En cédant son fonds de commerce avant d’engager la présente instance et en subrogeant l’acquéreur dans tous ses droits, la SNC 19-16 a perdu son droit à agir.
Il convient donc de déclarer la SNC 19-16 irrecevable en ses demandes.
Sur la demande de la société A.C.O.M. [E] de condamner la SNC 19-16 à lui payer la somme de 7.694,50 € au titre de la retenue de garantie exigible depuis janvier 2022 :
La SNC 19-16 a conservé la somme de 7.694,50 € sur la facture totale, au titre de la retenue de garantie.
L’expert a noté dans son rapport que la société A.C.O.M. [E] a proposé de réintervenir pour régler certains désordres allégués.
Au regard des pièces fournies au débat, il ressort également que la société A.C.O.M. [E] a proposé à plusieurs reprises des interventions mais que la SNC 19-16 s’y est opposée régulièrement.
Les réserves n’ayant pu être levées, les travaux sont considérés comme achevés, la SNC 19-16 est redevable de cette somme.
Il convient donc de condamner la SNC 19-16 à payer à la société A.C.O.M. [E] la somme de 7.694,50 € au titre de la retenue de garantie.
Sur la demande de la société A.C.O.M. [E] de condamner la société SNC 19-16 à payer la somme de 6.000 € à titre de dommages et intérêts en application de l’article 32-1 du code de procédure civile :
La société A.C.O.M. [E] sollicite le paiement de 6.000 € à titre de dommages et intérêts sur le seul fondement juridique de l’article 32-1 du code de procédure civile.
Le tribunal considère que cette demande est infondée.

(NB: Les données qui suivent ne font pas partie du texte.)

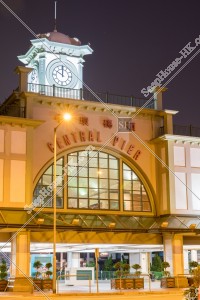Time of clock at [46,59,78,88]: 10:00
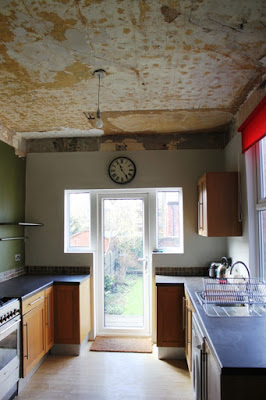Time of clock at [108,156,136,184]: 11:24
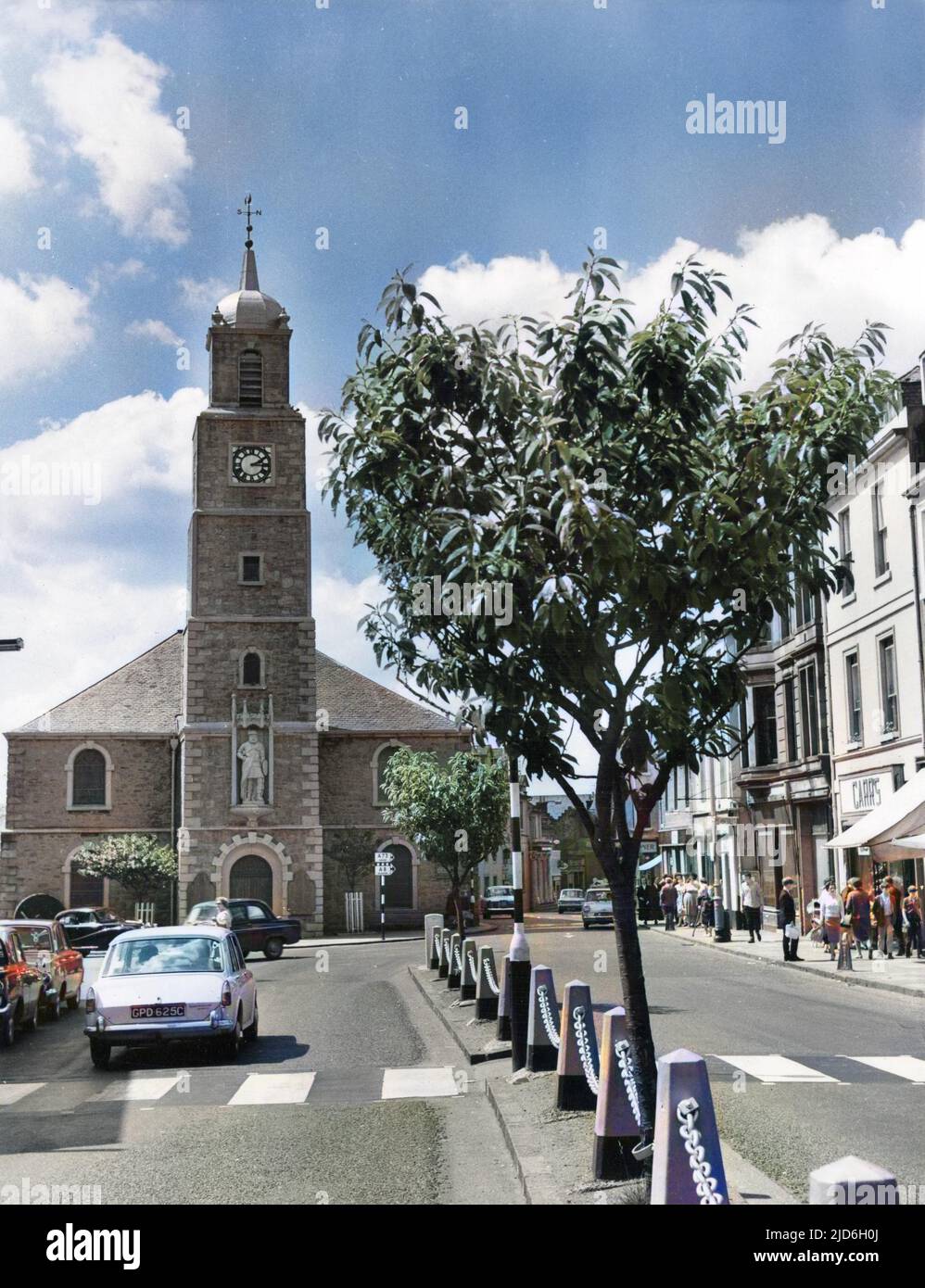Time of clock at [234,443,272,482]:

L’article 32-1 du code de procédure civile prévoit : « Celui qui agit en justice de manière dilatoire ou abusive peut être condamné à une amende civile d’un maximum de 10.000 €, sans préjudice des dommages-intérêts qui seraient réclamés. ».
Cet article prévoit la possibilité pour le juge de prononcer une amende civile qui est une sanction à caractère répressif.
L’amende civile ne s’apparente pas à des dommages et intérêts payés au profit de celui qui les réclame.
Il convient donc de débouter la société ACOM [E] de sa demande de condamnation de la SNC 19-16 à des dommages et intérêts en application de l’article 32-1 du code de procédure civile.
Sur les dépens :
Vu l’article 696 du code de procédure civile,
La SNC 19-16 succombe, il convient donc de la condamner aux entiers dépens de l’instance comprenant les frais d’expertise.
Sur l’article 700 du code de procédure civile :
La société A.C.O.M. [E] a dû engager des frais pour assurer sa défense et il serait inéquitable qu’elle n’en soit pas dédommagée.
Il convient donc de condamner la société SNC 19-16 à payer à la société A.C.O.M. [E] la somme de 6.000 € au titre de l’article 700 du code de procédure civile.
PAR CES MOTIFS
Le tribunal, statuant publiquement,
Dit irrecevables les demandes de la SNC 19-16 faute de droit à agir.
Condamne la SNC 19-16 à payer à la société ATELIER DE CONCEPTION ET D’ORGANISATION DE MAGASINS ET D'[E] la somme de 7.694,50 € au titre de la retenue de garantie.
Déboute la société A.C.O.M. [E] de sa demande de condamnation de la SNC 19-16 à lui payer la somme de 6.000 € à titre de dommages et intérêts sur le fondement de l’article 32-1 du code de procédure civile.
Condamne la SNC 19-16 aux entiers dépens de l’instance, dont les frais de greffe liquidés à la somme de 67,45 €, qui comprennent les frais d’expertise.
Condamne la SNC 19-16 à payer à la société ATELIER DE CONCEPTION ET D’ORGANISATION DE MAGASINS ET D'[E] la somme de 6.000 € au titre de l’article 700 du code de procédure civile.
Prononcé par mise à disposition au greffe et signé par Monsieur Patrick EVRARD, Viceprésident, et Monsieur Georges CLERC, greffier présent lors du prononcé.